PacWest (PACW) and Western Alliance (WAL) plunged Tuesday as investors remained convinced the worst was not yet over for troubled regional banks.
The stock drops for both institutions came one day after JPMorgan Chase (JPM) purchased the bulk of First Republic (FRC), in a deal that was designed to restore stability to the banking system after two months of turmoil.
PacWest ended Tuesday down 28%, while Western Alliance dropped 15%. Other regional banks also plummeted, including Zions (ZION), Comerica (CMA) and Key (KEY), which all fell between 9-12%.
One new point of pressure on these companies is being applied by short sellers who appear to be targeting lenders they perceive to be most vulnerable. Data from S3 Partners showed short sellers have increased their bets against regional bank stocks by more than $440 million over the last 30 days.
Since Friday, short interest in PacWest rose to more than 18% of shares, making it the second most shorted regional bank stock for the same period.
PacWest and Western Alliance were also among the financial institutions, along with First Republic, that came under intense scrutiny following the March 10 and March 12 failures of Silicon Valley Bank and Signature Bank.
Both lenders, like First Republic, lost a sizable amount of deposits during the first quarter as customers sought the perceived safety of larger banks or higher yields being offered by money market funds. PacWest, a lender based in Beverly Hills, Calif., lost 17% of its deposits and Phoenix-based Western Alliance lost 11%, while First Republic lost 41%.
Both PacWest and Western Alliance also reported drops in a key measure of profitability, a sign that the regional banking business is becoming more challenging as funding costs and interest rates rise.

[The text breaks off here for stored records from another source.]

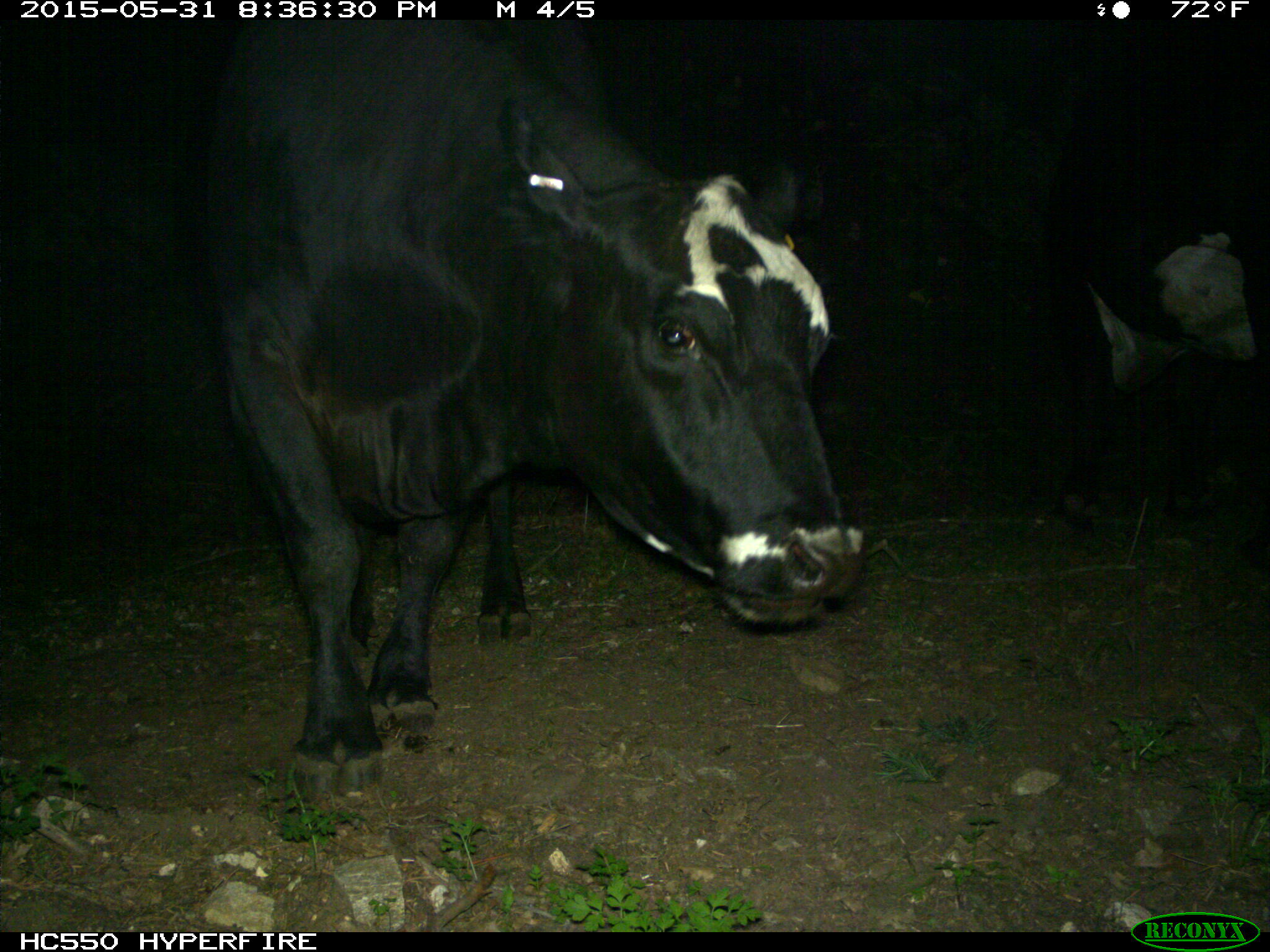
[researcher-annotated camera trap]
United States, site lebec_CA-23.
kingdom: Animalia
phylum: Chordata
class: Mammalia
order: Artiodactyla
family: Bovidae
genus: Bos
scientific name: Bos taurus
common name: domestic cow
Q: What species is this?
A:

Several big bank executives tried to argue Monday that concerns about the regional banking system should lessen with the seizure and sale of First Republic, including JPMorgan CEO Jamie Dimon: “This part of the crisis is over,” he said.
Another big bank CEO, Jane Fraser of Citigroup (C), on Monday cited “a palpable sense of relief” during an interview with Yahoo Finance. She called First Republic “the last remaining main uncertainty of the small handful of banks that did not do a good job with asset liability management.”
Antelopes and lions
But Dick Bove, financial strategist with Odeon Capital Group, said the short sellers who made a tidy profit betting against First Republic and Silicon Valley Bank are going to keep looking for new targets.
“The antelopes are being prowled by the lions here and the lions are going to find other ones to attack and bring down,” Dick Bove, financial strategist with Odeon Capital Group, told Yahoo Finance Monday, predicting other banks would still fail.
Investors, he said, are looking for banks that have large portfolios of fixed-rate mortgages, a lot of commercial real estate, and a gap between the bank’s real values and published values.
“People made a huge amount of money,” he said. “Those people who have driven SVB out of business, who benefitted from the Signature failure, who benefitted from the First Republic slow die, they made a lot of money.
“They are looking around to find another target.”
The downward pressure on certain bank stocks may not result in outflows from retail customers but it could lead to more from corporate customers, said Ryan Nash, Goldman Sachs’ managing director of regional banks.
It “does start to raise red flags and causes corporate treasurers and CFOs to say, ‘you know what, maybe I should think about diversification,’” Nash added.